WELCOME TO MUHAMMAD TAUFIQ'S BLOG, THANKS FOR YOUR VISIT

Minggu, 02 Desember 2018

Kasus Tanah Sriwedari Solo - Terbitkan SHP 40 dan 41, TARC Nilai BPN Solo Lakukan Penyalahgunaan Wewenang




Muhammad Taufiq ketua TARC. Istimewa
SOLO– Badan Pertanahan Nasional (BPN) Solo dinilai melakukan penyalahgunaan wewenang dengan menerbitkan Sertifikat Hak Pakai (SHP) 40 dan 41. Hal itu diuraikan Tim Advokasi Reaksi Cepat (TARC) Solo terkait penerbitan SHP 40 dan 41 di Taman Sriwedari, Kelurahan Sriwedari, Kecamatan Laweyan, Solo.
Ketua TARC, Muhammad Taufiq menuturkan, saat kedua SHP diterbitkan, tanah tersebut masih dalam sengketa di pengadilan. Adanya Penetapan Sita oleh Pengadilan Negeri Surakarta :10/PEN.PDTIEKS/2015/PN.Skt. Jo No:31/Pdt.G/2011/PN.SKA Jo No:87/Pdt/2012/PT.Smg Jo No:3249-K/Pdt/2012 tertanggal 26 September 2018 membuat lahan di Pusat Kota Solo tersebut seharusnya dikembalikan ke ahli waris R.M.T  Wirdjodiningrat.

▸ **DATA TERCATAT**
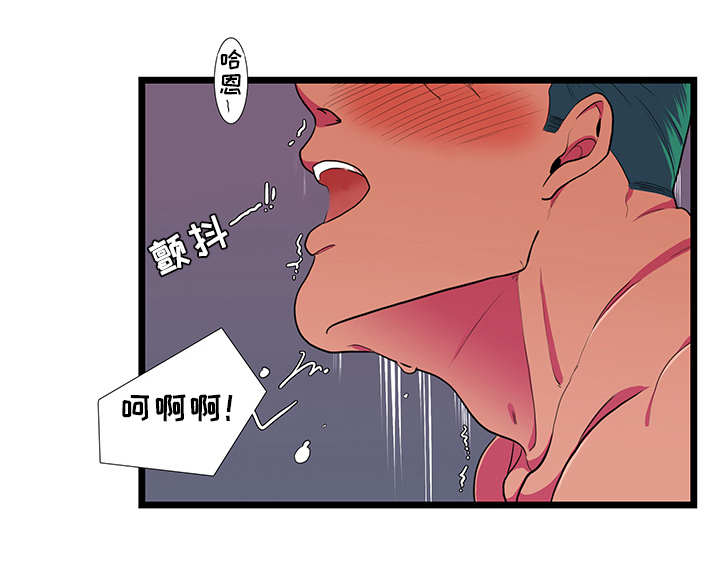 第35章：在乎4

---

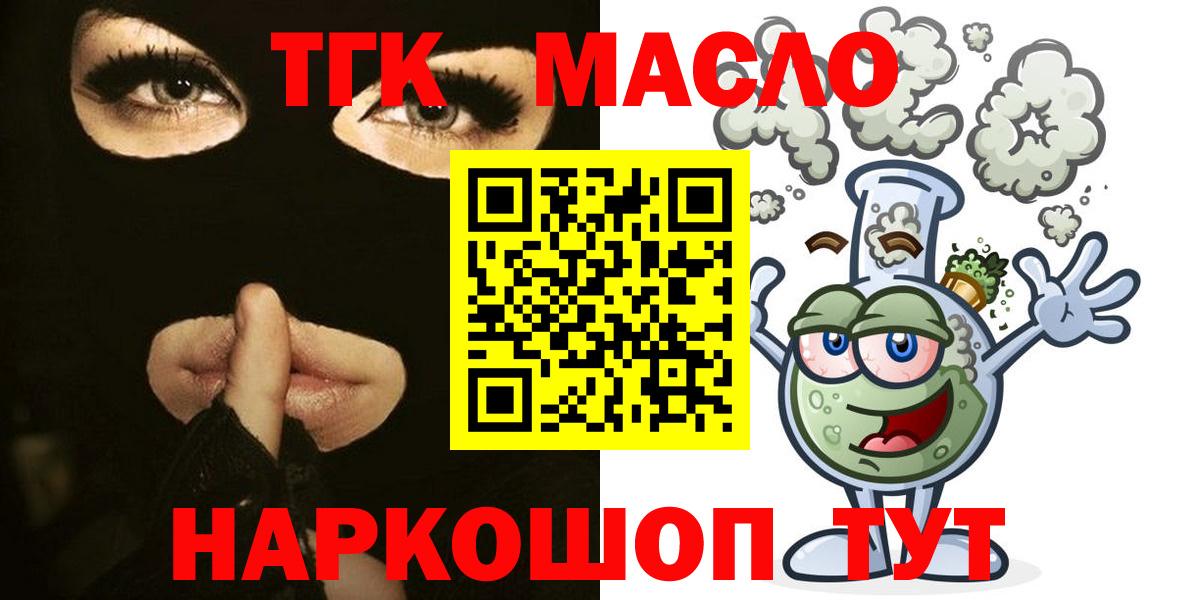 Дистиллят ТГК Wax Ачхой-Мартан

▸ **YANG DIMINTA**
Lanjutkan tulisan tentang sengketa tanah Sriwedari di Solo, mulai setelah kalimat terakhir yang ditampilkan. Entri-entri tersebut sama sekali tidak digunakan di sini.

▸ **JAWABAN TUGAS**
“Penerbitan SHRP 40 dan 41 pada 2015 dan 2016 yang kemudian dijadikan tameng Pemkot Solo untuk terus menguasai lahan adalah kesalahan BPN Solo. Hal iti tidak benar karena tidak sesuai dengan Pasal 3 Peraturan Presiden (Perpres) No. 63/2013 Tentang Badan Pertanahan Nasional Indonesia,” urainya, Jumat (30/11/2018).
Dalam pasal tersebut disebutkan fungsi BPN di antaranya  (c) pelaksanaan koordinasi tugas, pembinaan, dal pemberian dukungan administrasi kepada seluruh unit organisasi di Iingkungan BPN RI; (h) perumusan dan pelaksanaan kebijakan di bidang pengkajian dan penanganan sengketa dan perkara pertanahan; (n) penyelenggaraan dan pelaksanaan fungsi Iain di bidang pertanahan sesuai dengan ketentuan peraturan perundang-undangan.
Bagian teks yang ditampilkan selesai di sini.